Putting Gemini to Work in Chrome

(blog.google)

51 points | by diwank 2 days ago ago

62 comments

  • ed_mercer 2 days ago ago

    > We’re also bringing the creative power of Nano Banana directly into Chrome, allowing you to transform images on the fly without needing to download and re-upload images or open another tab.

    Are there really people who are like "Man, if only I could this straight in Chrome" ? Is this something worth bloating a browser (further) with?

    • xnx a day ago ago

      Yes. AI is the next abstraction layer. By analogy, instead of wielding the wrench (application) yourself, you have a plumber (AI) fix your pipes. The browser is just a rich interface to that AI.

    • sssilver 2 days ago ago

      I think Google PMs would respond by saying that nobody in 2007 was like "Man, if only I could get rid of the physical keyboard on my smartphone".

      You know, the whole "faster horse" argument.

      • coffeefirst a day ago ago

        Yeah but I asked for a faster horse and they keep showing up with a two-headed walrus.

    • pjmlp 15 hours ago ago

      Yes, Google's shareholders.

    • xboxnolifes 2 days ago ago

      Honestly? Yeah. Not really Gemini or AI chat bot stuff, but I definitely appreciate when the software I use that interacts with images includes at least some minor drawing/highlighting/text overlay capabilities. So, while I don't like this feature in particular, I'm not against the general idea.

  • dz0ny 2 days ago ago

    Only PMs at Google need this. They still don't get how AI is used...

    • pjmlp 15 hours ago ago

      Still better than Microsoft though, Android is still not a Windows 11 kind of AI everywhere without roadmap mess.

  • ukuina 2 days ago ago

    This is a big deal, the highlight is Chrome autobrowse. Goes head-to-head with OpenAI Atlas.

    • ares623 2 days ago ago

      “Head to head” doing a lot of heavy lifting. How much market share does Atlas have I wonder.

      • tokioyoyo 2 days ago ago

        I actually think it has already been abandoned after very little adoption.

        • slfreference 2 days ago ago

          dont spread yourself too thin;or else river will dry; pick your battles.

  • hackyhacky 2 days ago ago

    Serious question, not snark: Does anyone actually want this? I honestly can't imagine a use for these features even among people tech savvy enough to understand them.

    • terhechte 2 days ago ago

      I like doing side projects, I don't like wasting a day of work potential on any of these web apps: Google Cloud, AWS, Azure, Appstore Connect, Google's Android App Store, RevenueCat, Stripe, etc

      I dread having to log in to these systems and waste hours achieving the simplest tasks.

      This is what I'm using Claude for. E.g. I log in to AppStore connect, tell it what I need (3 subscription tiers), it will do all the clicking and editing and Apple's stupid UI, then I will ask it to create a summary for RevenueCat, and use another Claude session in there to click all the buttons to configure based on what just happened in Appstore connect.

## Stored data entries
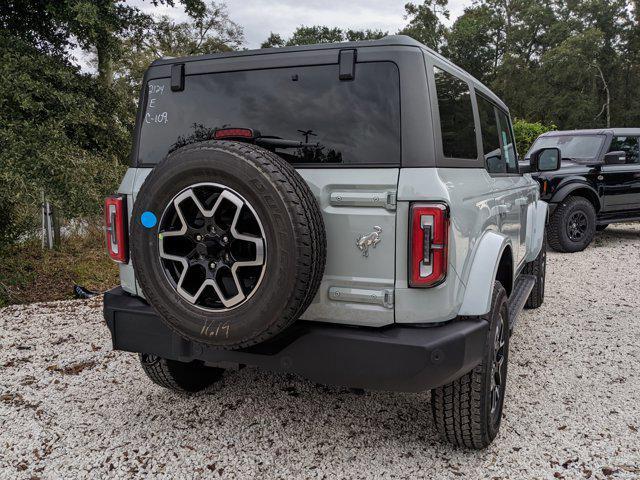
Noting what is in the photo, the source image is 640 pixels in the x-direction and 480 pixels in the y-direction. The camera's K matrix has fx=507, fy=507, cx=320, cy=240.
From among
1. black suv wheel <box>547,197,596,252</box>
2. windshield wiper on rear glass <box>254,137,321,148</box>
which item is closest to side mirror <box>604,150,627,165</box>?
black suv wheel <box>547,197,596,252</box>

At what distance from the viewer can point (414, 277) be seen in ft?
7.02

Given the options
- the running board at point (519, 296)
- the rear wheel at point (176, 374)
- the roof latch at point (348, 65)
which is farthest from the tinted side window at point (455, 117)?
the rear wheel at point (176, 374)

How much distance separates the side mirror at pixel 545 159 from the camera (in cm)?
438

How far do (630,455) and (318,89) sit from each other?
244 centimetres

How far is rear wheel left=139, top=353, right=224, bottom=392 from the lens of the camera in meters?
3.08

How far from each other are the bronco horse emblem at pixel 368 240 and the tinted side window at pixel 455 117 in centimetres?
50

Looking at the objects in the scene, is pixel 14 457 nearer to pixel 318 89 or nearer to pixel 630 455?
pixel 318 89

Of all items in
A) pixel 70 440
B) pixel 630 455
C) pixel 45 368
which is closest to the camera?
pixel 630 455

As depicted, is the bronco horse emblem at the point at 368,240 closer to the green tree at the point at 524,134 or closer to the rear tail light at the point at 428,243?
the rear tail light at the point at 428,243

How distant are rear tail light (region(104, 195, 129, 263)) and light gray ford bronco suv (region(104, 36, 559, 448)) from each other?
32 cm

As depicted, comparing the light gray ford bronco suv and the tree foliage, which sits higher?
the tree foliage

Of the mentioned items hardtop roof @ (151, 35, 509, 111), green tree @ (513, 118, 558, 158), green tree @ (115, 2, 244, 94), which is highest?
green tree @ (115, 2, 244, 94)

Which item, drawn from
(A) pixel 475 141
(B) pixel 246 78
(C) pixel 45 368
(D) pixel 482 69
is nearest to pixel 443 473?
(A) pixel 475 141

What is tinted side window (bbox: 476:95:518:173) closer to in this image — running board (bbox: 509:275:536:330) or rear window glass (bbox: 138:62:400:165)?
running board (bbox: 509:275:536:330)
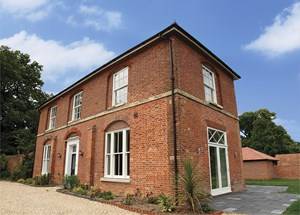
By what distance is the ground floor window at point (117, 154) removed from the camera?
10685 millimetres

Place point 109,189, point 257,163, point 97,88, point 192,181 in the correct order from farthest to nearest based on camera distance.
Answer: point 257,163
point 97,88
point 109,189
point 192,181

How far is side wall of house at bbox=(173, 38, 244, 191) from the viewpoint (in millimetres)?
9195

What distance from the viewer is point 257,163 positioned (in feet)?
86.2

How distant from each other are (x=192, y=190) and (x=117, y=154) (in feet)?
15.7

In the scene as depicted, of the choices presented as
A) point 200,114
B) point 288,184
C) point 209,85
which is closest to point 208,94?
point 209,85

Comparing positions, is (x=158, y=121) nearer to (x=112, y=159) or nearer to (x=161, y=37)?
(x=112, y=159)

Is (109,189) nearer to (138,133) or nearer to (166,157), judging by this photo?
(138,133)

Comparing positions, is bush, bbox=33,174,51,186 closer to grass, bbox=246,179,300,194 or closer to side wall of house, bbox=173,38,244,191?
side wall of house, bbox=173,38,244,191

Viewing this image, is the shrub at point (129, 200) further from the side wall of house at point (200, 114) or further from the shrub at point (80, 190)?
the shrub at point (80, 190)

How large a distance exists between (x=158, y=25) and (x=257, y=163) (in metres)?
21.9

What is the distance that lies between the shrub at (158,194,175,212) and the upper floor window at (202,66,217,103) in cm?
546

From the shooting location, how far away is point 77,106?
15672mm

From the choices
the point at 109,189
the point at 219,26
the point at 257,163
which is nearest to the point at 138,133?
the point at 109,189

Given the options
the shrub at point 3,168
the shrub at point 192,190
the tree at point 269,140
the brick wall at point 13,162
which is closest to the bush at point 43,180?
the brick wall at point 13,162
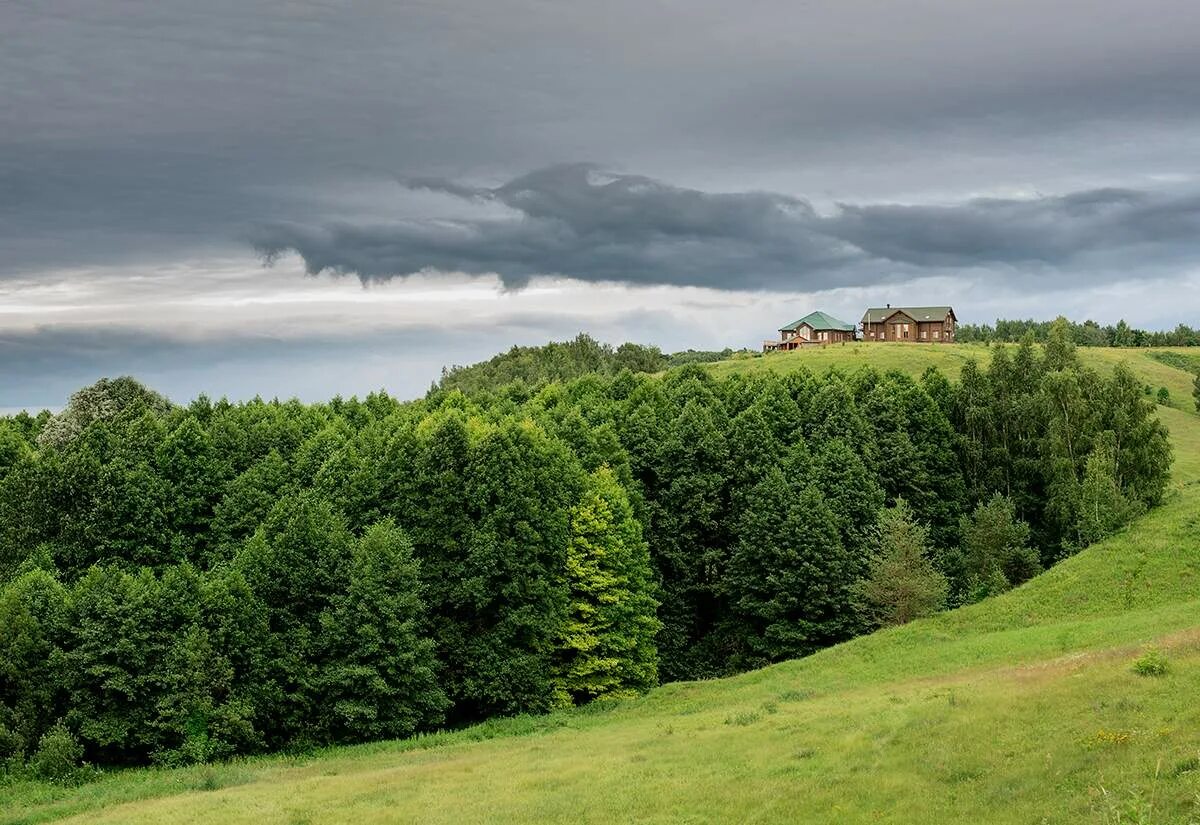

## Task requirements
a: Can you sum up the Chrome thread in two sentences?
b: Could you reproduce the stretch of the Chrome thread from "Yes, Google's shareholders." through "the general idea."?
c: Can you continue the Chrome thread from the point where it stops?
These records come from a separate source.

## Exercise responses
a: Commenters on a Google blog post about Gemini in Chrome ask whether features like Nano Banana image editing are worth adding to the browser, with some saying only Google PMs or Google's shareholders want them. Others defend the idea: they compare AI to a plumber who fixes your pipes, call Chrome autobrowse a big deal that goes head-to-head with OpenAI Atlas, and describe using Claude to handle the clicking in tedious web apps like App Store Connect.

b:
Yes, Google's shareholders.

    • xboxnolifes 2 days ago ago

      Honestly? Yeah. Not really Gemini or AI chat bot stuff, but I definitely appreciate when the software I use that interacts with images includes at least some minor drawing/highlighting/text overlay capabilities. So, while I don't like this feature in particular, I'm not against the general idea.

c:
      Or configuring S3 buckets or whatnot.

      • gergo_b 2 days ago ago

        Could you detail this a bit please

    • walletdrainer 2 days ago ago

      I use AI-controlled browsers for everyday tasks like “Find me a Michelin starred restaurant in Paris with availability for 4 people at 8PM today”.

      Also for things like locating a product available to pick up in a nearby store, it’s crazy how often Google fails at this particular task.

      • cguess a day ago ago

        I mean, if you don't care at all about cuisine, style, location etc. I guess? Searching is half the fun of something like that.

        Anyways I will (continue to) not touch Chrome with a 1000ft pole after this. AI is awful in almost every aspect I've ever tasked it to.

        • walletdrainer a day ago ago

          It’ll give me a list of what’s available, the searching process isn’t made any more fun by including restaurants which will be a pain in the ass to book for a given date.

        • xnx a day ago ago

          > I mean, if you don't care at all about cuisine, style, location etc. I guess?

          You can always ask for a list and still make the final decision yourself.

    • lmm 2 days ago ago

      Having a browser that works for me would be useful yeah. Stuff like skip the story and give me the recipe, or click through the pointless extra steps, or reformat my address into the bizarre format the website wants.

      Of course the single biggest thing my browser can do to help me is blocking ads, which means it's curious to see this just after Google killed adblock in chrome.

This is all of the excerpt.